> _Directions for this task_
Can you copy the lines from the one that contains "Given the objects" through the end of the material below, exactly and with nothing else?
━━━━━━
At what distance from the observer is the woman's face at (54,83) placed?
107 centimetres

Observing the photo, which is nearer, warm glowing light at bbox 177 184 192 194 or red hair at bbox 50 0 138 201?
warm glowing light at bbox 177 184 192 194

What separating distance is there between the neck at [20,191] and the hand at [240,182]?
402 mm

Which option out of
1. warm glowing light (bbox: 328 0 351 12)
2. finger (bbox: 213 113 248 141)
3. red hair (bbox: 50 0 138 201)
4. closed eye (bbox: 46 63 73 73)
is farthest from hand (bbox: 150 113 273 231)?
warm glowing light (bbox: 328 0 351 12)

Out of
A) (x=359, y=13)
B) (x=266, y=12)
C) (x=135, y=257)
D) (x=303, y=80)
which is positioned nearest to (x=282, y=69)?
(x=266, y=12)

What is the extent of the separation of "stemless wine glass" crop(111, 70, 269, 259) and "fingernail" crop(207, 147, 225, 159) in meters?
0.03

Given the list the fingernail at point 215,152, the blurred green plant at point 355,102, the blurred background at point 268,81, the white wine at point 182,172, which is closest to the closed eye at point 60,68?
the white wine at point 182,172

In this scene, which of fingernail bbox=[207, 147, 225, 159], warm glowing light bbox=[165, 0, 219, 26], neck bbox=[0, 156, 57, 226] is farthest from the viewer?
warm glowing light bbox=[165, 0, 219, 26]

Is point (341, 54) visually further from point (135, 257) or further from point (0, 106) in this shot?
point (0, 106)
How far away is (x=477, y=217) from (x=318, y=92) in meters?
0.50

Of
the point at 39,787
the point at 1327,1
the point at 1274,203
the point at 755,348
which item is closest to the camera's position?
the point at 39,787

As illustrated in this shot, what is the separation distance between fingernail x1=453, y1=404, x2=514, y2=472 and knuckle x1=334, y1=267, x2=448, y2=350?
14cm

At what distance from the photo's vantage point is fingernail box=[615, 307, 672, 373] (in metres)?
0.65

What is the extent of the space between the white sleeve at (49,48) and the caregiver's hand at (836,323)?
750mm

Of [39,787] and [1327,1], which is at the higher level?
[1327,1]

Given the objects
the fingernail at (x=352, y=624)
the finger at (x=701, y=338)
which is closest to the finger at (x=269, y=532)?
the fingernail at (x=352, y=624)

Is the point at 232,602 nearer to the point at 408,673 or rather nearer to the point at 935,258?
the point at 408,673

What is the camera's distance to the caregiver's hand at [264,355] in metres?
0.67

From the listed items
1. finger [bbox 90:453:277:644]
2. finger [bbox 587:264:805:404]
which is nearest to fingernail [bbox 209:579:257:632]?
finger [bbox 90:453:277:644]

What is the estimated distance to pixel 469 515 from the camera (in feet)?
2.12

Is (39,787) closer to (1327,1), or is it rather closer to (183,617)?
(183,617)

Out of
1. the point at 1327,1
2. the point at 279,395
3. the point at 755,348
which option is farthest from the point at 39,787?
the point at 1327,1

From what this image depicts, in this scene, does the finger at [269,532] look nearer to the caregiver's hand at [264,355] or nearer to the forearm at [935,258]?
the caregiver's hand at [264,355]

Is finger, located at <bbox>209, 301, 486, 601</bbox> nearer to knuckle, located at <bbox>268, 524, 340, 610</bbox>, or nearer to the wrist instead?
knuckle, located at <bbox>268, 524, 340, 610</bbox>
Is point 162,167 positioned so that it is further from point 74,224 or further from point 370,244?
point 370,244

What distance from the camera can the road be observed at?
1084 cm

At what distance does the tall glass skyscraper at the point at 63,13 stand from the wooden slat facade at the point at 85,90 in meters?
━━━━━━
> _Reply to the task_
Given the objects
the fingernail at (x=352, y=624)
the finger at (x=701, y=338)
which is closest to the finger at (x=269, y=532)?
the fingernail at (x=352, y=624)

Is the point at 232,602 nearer to the point at 408,673 or rather nearer to the point at 935,258?
the point at 408,673

What is the camera's distance to the caregiver's hand at [264,355] in metres?
0.67

From the listed items
1. finger [bbox 90:453:277:644]
2. finger [bbox 587:264:805:404]
which is nearest to fingernail [bbox 209:579:257:632]?
finger [bbox 90:453:277:644]

What is the estimated distance to pixel 469 515 from the camera (in feet)?
2.12

Is (39,787) closer to (1327,1), or is it rather closer to (183,617)?
(183,617)

Out of
1. the point at 1327,1
2. the point at 279,395
3. the point at 755,348
which option is farthest from the point at 39,787?
the point at 1327,1

From what this image depicts, in this scene, does the finger at [269,532] look nearer to the caregiver's hand at [264,355] or nearer to the forearm at [935,258]?
the caregiver's hand at [264,355]

Is finger, located at <bbox>209, 301, 486, 601</bbox> nearer to knuckle, located at <bbox>268, 524, 340, 610</bbox>, or nearer to the wrist instead?
knuckle, located at <bbox>268, 524, 340, 610</bbox>
Is point 162,167 positioned so that it is further from point 74,224 or further from point 370,244?
point 370,244

What distance from the camera can the road be observed at?
1084 cm

At what distance does the tall glass skyscraper at the point at 63,13 stand from the wooden slat facade at the point at 85,90 in meters?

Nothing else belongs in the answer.